Exercise set
1 – Translate this sentence from the passage below on earthworms and lawn soil into Spanish: "Yet earthworms can be significant partners in managing the soil under your lawn."
2 – According to the passage below on earthworms and lawn soil, why should fall leaves be mulched into the lawn instead of raked up? Answer in one to three sentences.

One of the best ways to work organic matter into the soil under your lawn grass is to let earthworms do the job for you. Yardeners often ignore earthworms. Yet earthworms can be significant partners in managing the soil under your lawn.
Believe it or not, the favorite food of the earthworm is dried leaves and other organic materials, the very material that many yardeners rake up and discard each fall. We recommend using a mulching lawn mower to mulch dried leaves right down amongst the base of all the grass plants in the lawn. Leave between ¼ of an inch to ½ an inch of these finely chopped leaves. The worms drag dried leaves, tip first, into their burrows and then break them down into plant fertilizer. If you have a healthy population of earthworms in your lawn, that ½ inch of organic matter laid over the surface with the mulching lawn mower in the fall will be gone by spring without your having to do anything but simply mow your lawn as you must anyway.

Exercise data

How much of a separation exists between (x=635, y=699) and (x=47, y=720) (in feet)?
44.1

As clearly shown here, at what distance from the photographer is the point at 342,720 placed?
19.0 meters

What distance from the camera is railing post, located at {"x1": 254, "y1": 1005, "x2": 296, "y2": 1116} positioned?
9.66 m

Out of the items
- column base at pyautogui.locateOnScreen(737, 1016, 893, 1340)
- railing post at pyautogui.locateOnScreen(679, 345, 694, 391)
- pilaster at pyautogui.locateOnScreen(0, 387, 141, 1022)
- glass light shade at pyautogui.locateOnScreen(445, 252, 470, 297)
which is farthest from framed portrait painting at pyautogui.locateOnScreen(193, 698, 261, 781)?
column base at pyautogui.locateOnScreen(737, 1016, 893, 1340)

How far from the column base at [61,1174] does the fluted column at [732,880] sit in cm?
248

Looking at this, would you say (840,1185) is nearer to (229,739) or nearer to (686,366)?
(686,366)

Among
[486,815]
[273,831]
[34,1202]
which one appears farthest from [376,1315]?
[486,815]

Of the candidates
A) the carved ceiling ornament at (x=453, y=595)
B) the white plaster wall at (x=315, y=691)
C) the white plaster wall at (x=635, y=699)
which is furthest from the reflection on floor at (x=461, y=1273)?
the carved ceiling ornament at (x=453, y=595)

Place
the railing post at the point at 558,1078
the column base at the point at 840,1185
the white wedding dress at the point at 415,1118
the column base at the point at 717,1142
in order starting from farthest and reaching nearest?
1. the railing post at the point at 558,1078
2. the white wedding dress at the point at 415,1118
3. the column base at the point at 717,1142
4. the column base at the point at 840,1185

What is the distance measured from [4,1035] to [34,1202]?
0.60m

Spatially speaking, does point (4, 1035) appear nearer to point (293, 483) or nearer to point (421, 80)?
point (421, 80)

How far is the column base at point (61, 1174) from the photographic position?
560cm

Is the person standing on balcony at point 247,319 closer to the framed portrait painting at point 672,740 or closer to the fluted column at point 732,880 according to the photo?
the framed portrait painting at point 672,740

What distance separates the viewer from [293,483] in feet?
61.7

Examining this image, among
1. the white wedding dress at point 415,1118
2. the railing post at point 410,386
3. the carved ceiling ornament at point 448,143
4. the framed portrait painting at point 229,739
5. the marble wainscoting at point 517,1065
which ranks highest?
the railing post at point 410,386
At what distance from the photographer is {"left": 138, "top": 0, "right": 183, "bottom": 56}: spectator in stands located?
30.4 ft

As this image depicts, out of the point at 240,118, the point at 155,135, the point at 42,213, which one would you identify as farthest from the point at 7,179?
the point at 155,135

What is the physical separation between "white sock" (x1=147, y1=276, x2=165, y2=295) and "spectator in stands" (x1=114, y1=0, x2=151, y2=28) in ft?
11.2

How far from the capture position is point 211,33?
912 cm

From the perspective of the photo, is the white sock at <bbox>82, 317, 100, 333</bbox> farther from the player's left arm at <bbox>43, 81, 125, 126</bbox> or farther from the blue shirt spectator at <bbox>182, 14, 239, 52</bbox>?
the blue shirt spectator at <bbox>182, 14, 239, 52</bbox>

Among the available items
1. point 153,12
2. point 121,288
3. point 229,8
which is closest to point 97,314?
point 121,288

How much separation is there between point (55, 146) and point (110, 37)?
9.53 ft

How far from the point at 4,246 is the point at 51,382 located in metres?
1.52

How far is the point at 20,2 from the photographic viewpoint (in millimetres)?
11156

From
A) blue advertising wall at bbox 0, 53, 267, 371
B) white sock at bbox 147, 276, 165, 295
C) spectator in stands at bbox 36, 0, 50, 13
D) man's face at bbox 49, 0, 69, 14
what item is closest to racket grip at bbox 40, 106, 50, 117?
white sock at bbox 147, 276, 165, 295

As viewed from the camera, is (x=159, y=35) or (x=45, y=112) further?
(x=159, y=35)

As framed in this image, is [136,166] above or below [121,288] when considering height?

Results by task
1 – Sin embargo, las lombrices de tierra pueden ser aliadas importantes en el manejo del suelo bajo el césped.

2 – Dried leaves and other organic materials are the earthworm's favorite food. The worms drag the chopped leaves into their burrows and break them down into plant fertilizer, so a healthy worm population will clear the layer by spring.